What to work on:
Repeat everything in the material exactly.

Supplied data:
= = = = =

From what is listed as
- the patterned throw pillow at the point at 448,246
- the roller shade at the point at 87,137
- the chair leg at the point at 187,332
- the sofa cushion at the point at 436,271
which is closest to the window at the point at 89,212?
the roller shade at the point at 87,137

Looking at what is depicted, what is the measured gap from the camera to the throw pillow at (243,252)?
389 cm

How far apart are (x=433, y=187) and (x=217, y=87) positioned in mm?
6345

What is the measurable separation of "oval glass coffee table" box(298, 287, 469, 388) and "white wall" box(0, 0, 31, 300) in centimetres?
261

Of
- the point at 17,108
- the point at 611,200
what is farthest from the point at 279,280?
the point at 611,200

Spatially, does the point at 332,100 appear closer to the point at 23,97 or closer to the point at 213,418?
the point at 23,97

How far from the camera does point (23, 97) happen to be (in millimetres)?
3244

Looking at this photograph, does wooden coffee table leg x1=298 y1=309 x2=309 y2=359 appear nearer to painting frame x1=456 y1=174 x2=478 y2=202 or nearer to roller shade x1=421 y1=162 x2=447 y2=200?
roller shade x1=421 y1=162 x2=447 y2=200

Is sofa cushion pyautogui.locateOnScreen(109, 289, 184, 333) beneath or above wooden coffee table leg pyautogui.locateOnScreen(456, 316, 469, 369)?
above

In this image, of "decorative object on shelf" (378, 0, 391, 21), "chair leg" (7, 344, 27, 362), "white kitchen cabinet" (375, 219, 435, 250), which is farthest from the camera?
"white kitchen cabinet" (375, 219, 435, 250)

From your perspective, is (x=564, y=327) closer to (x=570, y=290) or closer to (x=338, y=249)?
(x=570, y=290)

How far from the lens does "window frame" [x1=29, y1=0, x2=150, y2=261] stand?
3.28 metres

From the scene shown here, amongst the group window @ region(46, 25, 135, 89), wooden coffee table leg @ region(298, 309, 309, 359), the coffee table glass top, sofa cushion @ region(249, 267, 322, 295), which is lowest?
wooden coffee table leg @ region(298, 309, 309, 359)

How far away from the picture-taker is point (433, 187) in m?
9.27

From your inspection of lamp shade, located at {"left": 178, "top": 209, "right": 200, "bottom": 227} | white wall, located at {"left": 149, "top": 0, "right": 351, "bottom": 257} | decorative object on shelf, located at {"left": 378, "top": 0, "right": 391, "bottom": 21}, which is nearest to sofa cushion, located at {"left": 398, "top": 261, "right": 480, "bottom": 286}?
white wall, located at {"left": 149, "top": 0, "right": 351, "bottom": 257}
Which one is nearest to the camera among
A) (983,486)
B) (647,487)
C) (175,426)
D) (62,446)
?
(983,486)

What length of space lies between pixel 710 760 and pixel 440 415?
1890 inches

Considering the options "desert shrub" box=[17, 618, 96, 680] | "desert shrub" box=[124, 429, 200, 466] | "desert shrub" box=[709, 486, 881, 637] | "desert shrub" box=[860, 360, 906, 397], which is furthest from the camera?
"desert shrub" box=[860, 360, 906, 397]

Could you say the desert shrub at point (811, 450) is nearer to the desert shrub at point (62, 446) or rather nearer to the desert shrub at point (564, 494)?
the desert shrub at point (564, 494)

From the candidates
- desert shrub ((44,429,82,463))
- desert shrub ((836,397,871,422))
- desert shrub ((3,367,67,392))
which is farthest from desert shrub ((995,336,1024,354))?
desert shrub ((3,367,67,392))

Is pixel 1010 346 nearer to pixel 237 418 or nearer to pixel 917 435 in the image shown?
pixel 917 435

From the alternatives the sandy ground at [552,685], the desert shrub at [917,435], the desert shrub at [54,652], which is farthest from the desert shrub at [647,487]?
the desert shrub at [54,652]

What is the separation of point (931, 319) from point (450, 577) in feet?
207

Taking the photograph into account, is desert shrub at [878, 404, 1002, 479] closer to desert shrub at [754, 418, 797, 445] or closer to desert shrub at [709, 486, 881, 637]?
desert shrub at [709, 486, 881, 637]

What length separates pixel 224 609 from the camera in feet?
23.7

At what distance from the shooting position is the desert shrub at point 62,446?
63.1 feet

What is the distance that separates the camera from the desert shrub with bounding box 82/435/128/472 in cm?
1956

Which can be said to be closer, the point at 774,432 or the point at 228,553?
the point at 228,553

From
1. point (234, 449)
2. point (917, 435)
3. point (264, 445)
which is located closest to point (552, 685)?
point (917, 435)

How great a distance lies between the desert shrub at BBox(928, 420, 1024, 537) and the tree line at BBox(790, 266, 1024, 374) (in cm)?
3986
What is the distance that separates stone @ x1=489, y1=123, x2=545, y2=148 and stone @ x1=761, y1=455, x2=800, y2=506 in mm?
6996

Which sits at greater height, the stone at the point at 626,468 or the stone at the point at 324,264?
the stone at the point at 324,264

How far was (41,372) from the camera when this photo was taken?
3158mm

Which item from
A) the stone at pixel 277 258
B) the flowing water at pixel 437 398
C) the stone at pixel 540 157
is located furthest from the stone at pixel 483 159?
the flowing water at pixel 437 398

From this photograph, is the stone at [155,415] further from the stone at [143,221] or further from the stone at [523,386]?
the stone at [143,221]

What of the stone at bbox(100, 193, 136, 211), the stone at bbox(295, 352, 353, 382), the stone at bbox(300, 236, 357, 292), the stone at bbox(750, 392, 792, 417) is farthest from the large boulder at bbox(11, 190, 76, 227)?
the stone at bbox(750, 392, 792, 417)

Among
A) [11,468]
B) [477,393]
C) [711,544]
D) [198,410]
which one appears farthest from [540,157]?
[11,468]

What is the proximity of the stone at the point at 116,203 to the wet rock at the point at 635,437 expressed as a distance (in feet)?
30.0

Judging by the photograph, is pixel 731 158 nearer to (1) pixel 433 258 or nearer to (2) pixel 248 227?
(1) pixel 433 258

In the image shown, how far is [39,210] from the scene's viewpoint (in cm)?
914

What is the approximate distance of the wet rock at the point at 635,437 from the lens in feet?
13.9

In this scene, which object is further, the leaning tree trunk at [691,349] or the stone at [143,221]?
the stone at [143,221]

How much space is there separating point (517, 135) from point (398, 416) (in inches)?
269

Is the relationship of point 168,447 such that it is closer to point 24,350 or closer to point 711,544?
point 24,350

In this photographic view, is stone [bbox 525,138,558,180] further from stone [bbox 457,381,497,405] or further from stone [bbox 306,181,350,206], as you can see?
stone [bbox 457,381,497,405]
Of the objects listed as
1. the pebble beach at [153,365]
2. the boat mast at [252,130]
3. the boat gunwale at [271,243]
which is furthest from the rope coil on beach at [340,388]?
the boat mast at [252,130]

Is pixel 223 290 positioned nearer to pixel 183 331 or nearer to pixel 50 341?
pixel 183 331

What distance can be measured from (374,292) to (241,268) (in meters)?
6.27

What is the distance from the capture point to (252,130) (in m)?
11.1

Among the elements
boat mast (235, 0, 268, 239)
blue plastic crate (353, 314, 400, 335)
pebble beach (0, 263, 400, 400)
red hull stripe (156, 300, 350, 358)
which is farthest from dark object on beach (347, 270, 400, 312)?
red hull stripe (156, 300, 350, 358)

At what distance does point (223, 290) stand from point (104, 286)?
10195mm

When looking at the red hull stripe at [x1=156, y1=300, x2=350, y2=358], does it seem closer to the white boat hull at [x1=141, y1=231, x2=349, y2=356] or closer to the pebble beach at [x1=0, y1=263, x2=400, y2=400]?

= = = = =

Solution for this exercise:
From what is listed as
- the patterned throw pillow at the point at 448,246
- the roller shade at the point at 87,137
- the chair leg at the point at 187,332
- the sofa cushion at the point at 436,271
which is closest to the window at the point at 89,212?
the roller shade at the point at 87,137

Looking at what is depicted, what is the measured gap from the camera to the throw pillow at (243,252)?
389 cm

How far apart are (x=433, y=187) and (x=217, y=87) positioned in mm?
6345

What is the measurable separation of "oval glass coffee table" box(298, 287, 469, 388) and "white wall" box(0, 0, 31, 300) in centimetres?
261

Of
- the point at 17,108
- the point at 611,200
what is farthest from the point at 279,280?
the point at 611,200

Spatially, does the point at 332,100 appear closer to the point at 23,97 or closer to the point at 213,418?
the point at 23,97

How far from the camera does point (23, 97) happen to be (in millimetres)?
3244

Looking at this photograph, does wooden coffee table leg x1=298 y1=309 x2=309 y2=359 appear nearer to painting frame x1=456 y1=174 x2=478 y2=202 or nearer to roller shade x1=421 y1=162 x2=447 y2=200?
roller shade x1=421 y1=162 x2=447 y2=200

Is sofa cushion pyautogui.locateOnScreen(109, 289, 184, 333) beneath or above wooden coffee table leg pyautogui.locateOnScreen(456, 316, 469, 369)?
above

In this image, of "decorative object on shelf" (378, 0, 391, 21), "chair leg" (7, 344, 27, 362), "white kitchen cabinet" (375, 219, 435, 250), which is farthest from the camera?
"white kitchen cabinet" (375, 219, 435, 250)

From your perspective, is (x=564, y=327) closer to (x=570, y=290) or closer to (x=338, y=249)?
(x=570, y=290)

How far from the lens does "window frame" [x1=29, y1=0, x2=150, y2=261] stand?
3.28 metres

From the scene shown here, amongst the group window @ region(46, 25, 135, 89), wooden coffee table leg @ region(298, 309, 309, 359), the coffee table glass top, sofa cushion @ region(249, 267, 322, 295), which is lowest?
wooden coffee table leg @ region(298, 309, 309, 359)

How far away from the picture-taker is point (433, 187) in m?
9.27

From your inspection of lamp shade, located at {"left": 178, "top": 209, "right": 200, "bottom": 227} | white wall, located at {"left": 149, "top": 0, "right": 351, "bottom": 257} | decorative object on shelf, located at {"left": 378, "top": 0, "right": 391, "bottom": 21}, which is nearest to sofa cushion, located at {"left": 398, "top": 261, "right": 480, "bottom": 286}?
white wall, located at {"left": 149, "top": 0, "right": 351, "bottom": 257}
Which one is nearest to the camera among
A) (983,486)
B) (647,487)
C) (175,426)
D) (62,446)
?
(983,486)

What length of space lies between pixel 710 760 and pixel 440 415?
1890 inches

Considering the options "desert shrub" box=[17, 618, 96, 680] | "desert shrub" box=[124, 429, 200, 466] | "desert shrub" box=[709, 486, 881, 637] | "desert shrub" box=[860, 360, 906, 397], which is furthest from the camera?
"desert shrub" box=[860, 360, 906, 397]

Could you say the desert shrub at point (811, 450) is nearer to the desert shrub at point (62, 446) or rather nearer to the desert shrub at point (564, 494)?
the desert shrub at point (564, 494)

From the candidates
- desert shrub ((44,429,82,463))
- desert shrub ((836,397,871,422))
- desert shrub ((3,367,67,392))
which is farthest from desert shrub ((995,336,1024,354))?
desert shrub ((3,367,67,392))

Is pixel 1010 346 nearer to pixel 237 418 or nearer to pixel 917 435 in the image shown?
pixel 917 435

From the alternatives the sandy ground at [552,685], the desert shrub at [917,435], the desert shrub at [54,652], which is farthest from the desert shrub at [647,487]?
the desert shrub at [54,652]

What is the separation of point (931, 319) from point (450, 577) in feet?
207

Taking the photograph into account, is desert shrub at [878, 404, 1002, 479] closer to desert shrub at [754, 418, 797, 445] or closer to desert shrub at [709, 486, 881, 637]?
desert shrub at [709, 486, 881, 637]

What length separates pixel 224 609 from the camera in feet?
23.7

At what distance from the shooting position is the desert shrub at point 62,446?
63.1 feet

What is the distance that separates the camera from the desert shrub with bounding box 82/435/128/472 in cm?
1956

Which can be said to be closer, the point at 774,432 or the point at 228,553?
the point at 228,553

From
1. point (234, 449)
2. point (917, 435)
3. point (264, 445)
which is located closest to point (552, 685)?
point (917, 435)

How great a distance lies between the desert shrub at BBox(928, 420, 1024, 537) and the tree line at BBox(790, 266, 1024, 374) (in cm)?
3986
What is the distance that separates stone @ x1=489, y1=123, x2=545, y2=148 and stone @ x1=761, y1=455, x2=800, y2=506 in mm?
6996

Which sits at greater height, the stone at the point at 626,468 or the stone at the point at 324,264?
the stone at the point at 324,264

How far was (41,372) from the camera when this photo was taken?
3158mm

Which item from
A) the stone at pixel 277 258
B) the flowing water at pixel 437 398
C) the stone at pixel 540 157
is located furthest from the stone at pixel 483 159?
the flowing water at pixel 437 398

From this photograph, is the stone at [155,415] further from the stone at [143,221] or further from the stone at [523,386]?
the stone at [143,221]

What of the stone at bbox(100, 193, 136, 211), the stone at bbox(295, 352, 353, 382), the stone at bbox(300, 236, 357, 292), the stone at bbox(750, 392, 792, 417) is farthest from the large boulder at bbox(11, 190, 76, 227)?
the stone at bbox(750, 392, 792, 417)

Among
A) [11,468]
B) [477,393]
C) [711,544]
D) [198,410]
which one appears farthest from [540,157]?
[11,468]

What is the proximity of the stone at the point at 116,203 to the wet rock at the point at 635,437 expressed as a distance (in feet)?
30.0

Judging by the photograph, is pixel 731 158 nearer to (1) pixel 433 258 or nearer to (2) pixel 248 227?
(1) pixel 433 258

In the image shown, how far is [39,210] from the scene's viewpoint (in cm)?
914

What is the approximate distance of the wet rock at the point at 635,437 from the lens in feet?
13.9

In this scene, which object is further, the leaning tree trunk at [691,349] or the stone at [143,221]?
the stone at [143,221]

How much space is there separating point (517, 135) from point (398, 416) (in inches)?
269

Is the relationship of point 168,447 such that it is closer to point 24,350 or closer to point 711,544?
point 24,350

In this photographic view, is stone [bbox 525,138,558,180] further from stone [bbox 457,381,497,405] or further from stone [bbox 306,181,350,206], as you can see?
stone [bbox 457,381,497,405]
Of the objects listed as
1. the pebble beach at [153,365]
2. the boat mast at [252,130]
3. the boat gunwale at [271,243]
which is furthest from the rope coil on beach at [340,388]?
the boat mast at [252,130]

Is pixel 223 290 positioned nearer to pixel 183 331 or nearer to pixel 50 341?
pixel 183 331

What distance can be measured from (374,292) to (241,268) (in meters)?
6.27

What is the distance from the capture point to (252,130) (in m)?
11.1

Among the elements
boat mast (235, 0, 268, 239)
blue plastic crate (353, 314, 400, 335)
pebble beach (0, 263, 400, 400)
red hull stripe (156, 300, 350, 358)
which is farthest from dark object on beach (347, 270, 400, 312)?
red hull stripe (156, 300, 350, 358)

At what distance does point (223, 290) stand from point (104, 286)?
10195mm

When looking at the red hull stripe at [x1=156, y1=300, x2=350, y2=358], does it seem closer to the white boat hull at [x1=141, y1=231, x2=349, y2=356] or closer to the pebble beach at [x1=0, y1=263, x2=400, y2=400]?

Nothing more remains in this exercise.